Covid-19 has triggered additional stress on cashflows
22 Jun 2020
UK businesses converted just 2.6% of the value of their sales into free cashflow on average last year, this figure has stayed low after falling from an average of 3.3% just four years ago, prior to the EU referendum, shows study by BDO
22 Jun 2020
UK businesses’ cash generation has stayed low heading into the cash crunch triggered by the Covid-19 pandemic, with mid-sized and smaller businesses faring worst.
The largest 100 companies in BDO’s research – all with annual turnovers of more than £3bn – turn sales into free cash at a much healthier average rate of 9.6%.
However, performance among mid-sized and smaller companies, with a turnover between £20m and £200m, has dragged the average down for UK businesses as a whole, as they convert sales to free cashflow at an average rate of just 2.5%.
Mark Lamb, business advisory partner at BDO, said: ‘The impact of Covid-19 has triggered a cashflow crisis for a huge number of businesses. The fact that free cash generation was relatively low for so many businesses in the run-up to the outbreak is a worrying sign.
‘To survive this crisis you need good cashflow. Improving that cashflow, in these conditions, is harder but achievable.’
BDO says that the fall in free cashflow generation in recent years is likely to have been driven, in part, by businesses being forced to compete more heavily on price, quality and service delivery in a slowing economy. These factors have contributed to businesses generating less free cash from their sales.
The firm says that this low level of free cash generation could cause significant problems, as it gives businesses little opportunity to retain cash as a buffer in case of cashflow pressure. This is exactly the pressure now faced by businesses across the UK, as the economic disruption forces many businesses to temporarily close their doors and causes unpaid invoices to stack up.
Free cashflow is a measure of how much cash a business generates, calculated as income less expenses, including tax on profits and after capital expenditure, such as investment in equipment and machinery.
In effect, it is the net cash available to pay dividends to shareholders, expand the business and build up a cushion of cash in case of economic disruption.
A business that converts 5% of the value of its sales to free cashflow is generally seen as very healthy and cash-generative.
Key steps businesses can take to improve free cash generation could include:
- chase outstanding debts harder – send regular demands for payment rather than statements of account;
- maintain a programme of regular negotiation of terms with suppliers and have a full costs review once a year;
- outsource services wherever possible such as finance and IT functions; and
- maximise the tax reliefs you are entitled to – research & development tax relief is still not properly understood and claimed by a number of UK businesses.

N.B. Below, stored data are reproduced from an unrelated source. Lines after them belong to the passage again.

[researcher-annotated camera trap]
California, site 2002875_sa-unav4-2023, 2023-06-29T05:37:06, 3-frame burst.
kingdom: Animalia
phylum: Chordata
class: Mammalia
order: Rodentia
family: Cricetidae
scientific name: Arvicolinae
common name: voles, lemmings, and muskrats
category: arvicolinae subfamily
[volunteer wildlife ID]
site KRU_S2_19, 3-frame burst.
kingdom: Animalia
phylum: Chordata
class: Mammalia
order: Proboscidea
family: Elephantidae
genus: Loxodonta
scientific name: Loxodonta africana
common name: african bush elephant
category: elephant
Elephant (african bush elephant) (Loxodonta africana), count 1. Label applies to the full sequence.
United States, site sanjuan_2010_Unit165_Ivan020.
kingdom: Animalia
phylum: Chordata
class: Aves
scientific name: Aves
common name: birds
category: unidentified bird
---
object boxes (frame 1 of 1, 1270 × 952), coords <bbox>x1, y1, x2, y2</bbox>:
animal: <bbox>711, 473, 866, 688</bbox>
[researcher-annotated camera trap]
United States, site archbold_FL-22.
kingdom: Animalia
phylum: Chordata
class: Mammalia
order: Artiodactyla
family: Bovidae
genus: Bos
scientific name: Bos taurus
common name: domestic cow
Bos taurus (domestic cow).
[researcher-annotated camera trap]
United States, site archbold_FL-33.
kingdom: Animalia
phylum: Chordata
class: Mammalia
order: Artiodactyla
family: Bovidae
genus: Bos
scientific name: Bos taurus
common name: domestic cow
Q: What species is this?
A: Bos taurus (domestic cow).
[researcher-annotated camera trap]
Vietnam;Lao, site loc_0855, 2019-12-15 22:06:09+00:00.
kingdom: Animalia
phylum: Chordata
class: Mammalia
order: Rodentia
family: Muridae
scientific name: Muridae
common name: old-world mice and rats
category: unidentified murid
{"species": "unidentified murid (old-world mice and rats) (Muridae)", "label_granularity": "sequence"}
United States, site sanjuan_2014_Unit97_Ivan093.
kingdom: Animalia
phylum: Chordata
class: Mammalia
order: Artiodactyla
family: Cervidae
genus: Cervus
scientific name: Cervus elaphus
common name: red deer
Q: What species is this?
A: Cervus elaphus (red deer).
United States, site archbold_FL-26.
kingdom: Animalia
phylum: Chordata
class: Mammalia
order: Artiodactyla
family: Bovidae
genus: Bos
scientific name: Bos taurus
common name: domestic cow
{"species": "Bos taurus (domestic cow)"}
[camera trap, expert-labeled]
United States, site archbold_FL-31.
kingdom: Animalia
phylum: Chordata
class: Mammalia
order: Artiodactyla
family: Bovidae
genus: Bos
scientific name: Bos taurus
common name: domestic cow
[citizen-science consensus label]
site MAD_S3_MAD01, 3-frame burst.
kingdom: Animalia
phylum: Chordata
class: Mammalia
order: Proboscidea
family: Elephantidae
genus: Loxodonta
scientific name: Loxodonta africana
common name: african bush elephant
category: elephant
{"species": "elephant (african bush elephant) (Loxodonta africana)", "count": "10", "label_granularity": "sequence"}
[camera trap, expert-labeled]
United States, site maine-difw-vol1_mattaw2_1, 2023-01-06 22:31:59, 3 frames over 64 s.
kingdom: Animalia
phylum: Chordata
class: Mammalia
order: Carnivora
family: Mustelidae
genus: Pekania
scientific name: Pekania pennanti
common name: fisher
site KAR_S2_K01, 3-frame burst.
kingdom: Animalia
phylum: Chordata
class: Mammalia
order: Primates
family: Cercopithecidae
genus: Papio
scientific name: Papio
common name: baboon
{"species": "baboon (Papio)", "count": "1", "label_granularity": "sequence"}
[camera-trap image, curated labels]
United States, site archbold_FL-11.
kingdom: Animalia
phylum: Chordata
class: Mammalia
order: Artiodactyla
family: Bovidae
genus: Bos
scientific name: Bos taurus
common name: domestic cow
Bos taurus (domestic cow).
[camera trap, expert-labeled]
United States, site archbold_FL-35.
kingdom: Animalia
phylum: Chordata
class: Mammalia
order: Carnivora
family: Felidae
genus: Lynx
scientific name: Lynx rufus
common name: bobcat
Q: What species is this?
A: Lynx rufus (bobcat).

Lamb added: ‘Maximising cash generation has always been vital and is one way to help protect a business in an unexpected downturn. Every business should now be looking at what it can do to grow and maintain its free cashflow.
‘Managing invoicing more efficiently, implementing a cost reduction process, keeping inventory levels under control, restructuring debt and re-banking should all be on the agenda.’
Law firms generate cash most efficiently – but housebuilders and car dealerships struggle
The sectors that generate free cash most efficiently according to BDO’s study are law firms (19.7% of sales converted to free cashflow).
The sectors with the lowest free cash generation rates are housebuilders (0.8%) and car dealerships (1.3%).
Lamb said: ‘The legal sector has traditionally been resilient and had a strong business model. In recent years firms have made their businesses more efficient and driven down costs as the market has had new entrants and become more competitive. That has served to keep cashflow strong.’